Bubba Ho-tep is all very complicated, but it is also a fitting tribute to a great man (actually, two great men). The movie Bubba Ho-tep is a comedy, melodrama, horror-flick and quasi Spaghetti Western of the kind directed by Sergio Leone and starring Clint Eastwood. In fact, the soundtrack does not contain any Elvis’ songs. Instead, it plays out a lonely melody somehow making us reminiscent of those Saturday afternoons in the cinema when we were kids while we watched the Sheriff in the white hat facing down four bad guys in the town square. I was very impressed that Bubba Ho-tep stuck so very closely to the true story of two very great American men. Granted, it may have taken some liberties concerning the final confrontation with the creature called Bubba Ho-tep, but at least the ending is believable. (Unfortunately, it took no more liberties with the truth than did Oliver Stone in the movie JFK, or Steven Spielberg did in the movie Munich. But hey, that’s show business!)

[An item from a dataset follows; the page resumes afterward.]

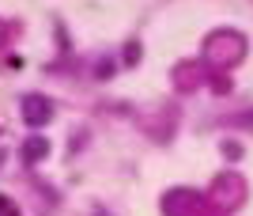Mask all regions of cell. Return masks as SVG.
I'll return each instance as SVG.
<instances>
[{"mask_svg":"<svg viewBox=\"0 0 253 216\" xmlns=\"http://www.w3.org/2000/svg\"><path fill=\"white\" fill-rule=\"evenodd\" d=\"M42 156H45V141H42V137H31V141H27V160H42Z\"/></svg>","mask_w":253,"mask_h":216,"instance_id":"2","label":"cell"},{"mask_svg":"<svg viewBox=\"0 0 253 216\" xmlns=\"http://www.w3.org/2000/svg\"><path fill=\"white\" fill-rule=\"evenodd\" d=\"M0 216H19V209L11 205V201H8L4 194H0Z\"/></svg>","mask_w":253,"mask_h":216,"instance_id":"3","label":"cell"},{"mask_svg":"<svg viewBox=\"0 0 253 216\" xmlns=\"http://www.w3.org/2000/svg\"><path fill=\"white\" fill-rule=\"evenodd\" d=\"M23 110H27V121H31V125H42V121H49V114H53L42 95H27L23 99Z\"/></svg>","mask_w":253,"mask_h":216,"instance_id":"1","label":"cell"}]
</instances>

It does bear repeating: where would we have been without Elvis? The King of Rock & Roll may well have ended up being Pat Boone. Instead of the Beatles and The Rolling Stones the songs of The Letterman and The Association may have dominated the music industry of the 1960s. Rebellion may have been confined to the coffee houses where beatniks engaged in pseudo-intellectual banter. Concert halls may have been filled with droves of fans coming out to see The Osmond’ Family. And like the good guy in the white hat, Elvis Presley is a true American phenomenon. Only in America would we ordinate a trucker from Memphis the exalted status of kingship because only in America is it still possible to achieve nobility through deeds rather than through birth.
Bubba Ho-tep is directed by Don Coscarelli and is only 92 minutes long. Therefore, it’s much less of a time-waster than watching movies like Gandhi, Amadeus, or Atonement that all for some reason or other get nominated for Academy Awards by giving us a lot of filler. We can’t really poke fun at these movies because these same films are too cautious and full of themselves to contain any raucous humor. Bubba Ho-tep at least is an entertaining movie. And it’s refreshing to see a movie that has a true sense of fun.